Miré la hora. Sólo eran las diez y cuarto de la mañana. Si conseguía un vuelo a primera hora de la tarde, estaría en casa para cenar. Me había perdido casi todas las celebraciones prenupciales. Al día siguiente por la noche, el miércoles, víspera de la boda, William y los muchachos habían dicho que irían a la bolera, mientras Nell, Klotilde y yo cenaríamos seguramente en el local de Rosie. Esta había jurado que no quería ensayar nada. «¿Qué hay que ensayar? Estaremos juntos y repetiremos lo que el juez nos diga.» Nell no había tenido tiempo de dar los últimos retoques a mi sayo de dama de honor, pero ¿qué había que retocar en una cosa así?

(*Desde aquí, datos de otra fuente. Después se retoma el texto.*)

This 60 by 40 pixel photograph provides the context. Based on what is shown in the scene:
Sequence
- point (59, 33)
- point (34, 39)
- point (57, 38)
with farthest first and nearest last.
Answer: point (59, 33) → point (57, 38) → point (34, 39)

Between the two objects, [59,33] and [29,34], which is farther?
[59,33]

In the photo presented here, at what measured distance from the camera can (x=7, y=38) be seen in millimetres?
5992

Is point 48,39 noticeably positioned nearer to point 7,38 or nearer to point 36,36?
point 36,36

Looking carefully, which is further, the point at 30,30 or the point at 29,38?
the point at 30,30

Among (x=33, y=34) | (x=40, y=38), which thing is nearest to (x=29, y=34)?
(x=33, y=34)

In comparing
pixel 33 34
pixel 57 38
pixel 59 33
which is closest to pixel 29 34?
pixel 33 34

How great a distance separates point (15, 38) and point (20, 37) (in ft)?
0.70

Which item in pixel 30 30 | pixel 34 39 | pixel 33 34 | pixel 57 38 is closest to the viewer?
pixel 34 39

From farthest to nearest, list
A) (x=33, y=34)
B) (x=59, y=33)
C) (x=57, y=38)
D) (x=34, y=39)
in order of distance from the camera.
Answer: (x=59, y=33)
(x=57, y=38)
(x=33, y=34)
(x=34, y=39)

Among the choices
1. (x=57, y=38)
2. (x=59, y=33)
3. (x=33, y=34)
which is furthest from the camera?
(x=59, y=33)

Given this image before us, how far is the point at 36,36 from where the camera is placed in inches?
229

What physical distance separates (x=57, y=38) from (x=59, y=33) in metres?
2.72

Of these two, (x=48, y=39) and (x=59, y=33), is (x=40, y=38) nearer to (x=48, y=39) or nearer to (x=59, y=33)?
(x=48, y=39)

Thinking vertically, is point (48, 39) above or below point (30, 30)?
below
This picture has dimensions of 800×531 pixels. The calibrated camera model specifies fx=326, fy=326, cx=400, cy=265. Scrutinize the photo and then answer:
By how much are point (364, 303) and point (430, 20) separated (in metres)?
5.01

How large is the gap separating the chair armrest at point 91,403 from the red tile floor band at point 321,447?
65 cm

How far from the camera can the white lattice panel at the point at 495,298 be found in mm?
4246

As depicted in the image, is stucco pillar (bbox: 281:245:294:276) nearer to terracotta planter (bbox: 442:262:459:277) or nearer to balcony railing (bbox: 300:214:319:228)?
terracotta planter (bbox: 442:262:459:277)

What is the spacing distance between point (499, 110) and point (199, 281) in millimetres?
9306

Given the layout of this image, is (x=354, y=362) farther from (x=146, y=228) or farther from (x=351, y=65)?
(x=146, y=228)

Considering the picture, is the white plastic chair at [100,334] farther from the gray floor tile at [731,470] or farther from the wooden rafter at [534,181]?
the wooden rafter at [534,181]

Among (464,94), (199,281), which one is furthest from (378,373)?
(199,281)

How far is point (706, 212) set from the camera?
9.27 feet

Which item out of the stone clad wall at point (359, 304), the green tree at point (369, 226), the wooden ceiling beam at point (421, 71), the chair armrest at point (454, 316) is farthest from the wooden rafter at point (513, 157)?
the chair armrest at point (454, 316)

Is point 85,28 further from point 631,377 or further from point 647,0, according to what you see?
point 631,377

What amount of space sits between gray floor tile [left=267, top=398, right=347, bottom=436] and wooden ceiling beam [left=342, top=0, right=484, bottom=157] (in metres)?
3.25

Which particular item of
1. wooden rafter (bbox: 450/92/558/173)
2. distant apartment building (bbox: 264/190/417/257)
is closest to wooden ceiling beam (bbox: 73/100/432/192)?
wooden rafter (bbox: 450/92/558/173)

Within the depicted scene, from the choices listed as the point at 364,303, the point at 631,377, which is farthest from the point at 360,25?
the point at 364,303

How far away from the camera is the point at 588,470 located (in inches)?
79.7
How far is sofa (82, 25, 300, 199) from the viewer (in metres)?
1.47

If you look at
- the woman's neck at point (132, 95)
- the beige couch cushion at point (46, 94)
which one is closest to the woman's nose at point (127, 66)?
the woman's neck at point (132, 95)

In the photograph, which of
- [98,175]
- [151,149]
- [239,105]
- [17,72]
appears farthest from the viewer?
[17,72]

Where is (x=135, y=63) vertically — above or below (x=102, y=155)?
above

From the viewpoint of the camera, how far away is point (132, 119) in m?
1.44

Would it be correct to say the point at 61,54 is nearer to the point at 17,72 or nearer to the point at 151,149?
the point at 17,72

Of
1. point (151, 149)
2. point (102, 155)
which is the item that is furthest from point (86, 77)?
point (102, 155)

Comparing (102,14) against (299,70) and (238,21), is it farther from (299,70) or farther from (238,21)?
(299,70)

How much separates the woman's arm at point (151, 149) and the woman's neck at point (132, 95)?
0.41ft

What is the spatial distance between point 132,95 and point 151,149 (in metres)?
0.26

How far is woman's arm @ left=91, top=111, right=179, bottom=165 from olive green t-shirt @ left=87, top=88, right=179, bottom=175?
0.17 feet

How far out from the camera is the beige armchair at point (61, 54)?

El golpeteo adquirió un ritmo reiterativo. Oí a lo lejos a un lugareño que accionaba una máquina cortacésped. Por la carretera que bordeaba el cementerio no pasaban coches. Cuando me di cuenta, Ray, Gilbert y Laura arrastraban sacas de lona por la puerta y los peldaños. Helen y yo fuimos tras ellos y miramos mientras Ray abría una saca y vaciaba el contenido en el asfalto.
– Aquel tipo era un genio -dijo Ray-. Se le ocurría lo que no se le ocurría a nadie. Ojalá estuviera aquí. Ojalá pudiera ver esto. Fijaos. Qué hermoso es, Señor.
Lo que había caído en el asfalto era un montón de billetes nacionales y extranjeros, joyas, cubertería y cacharrería de plata, títulos de bolsa, monedas de plata, billetes del gobierno confederado, pagarés, documentos legales sin identificar, monedas, series especiales, papeles timbrados y dólares de oro y plata. El montículo de valores me llegaba casi a la rodilla y aún había otras seis sacas tan llenas como aquélla. Incluso Helen, que veía poco, parecía haberse percatado cicla enormidad del descubrimiento. Una gota de lluvia apareció en el suelo, seguida de otra y otra a intervalos espaciados. Ray miró al cielo con sorpresa y extendió la mano.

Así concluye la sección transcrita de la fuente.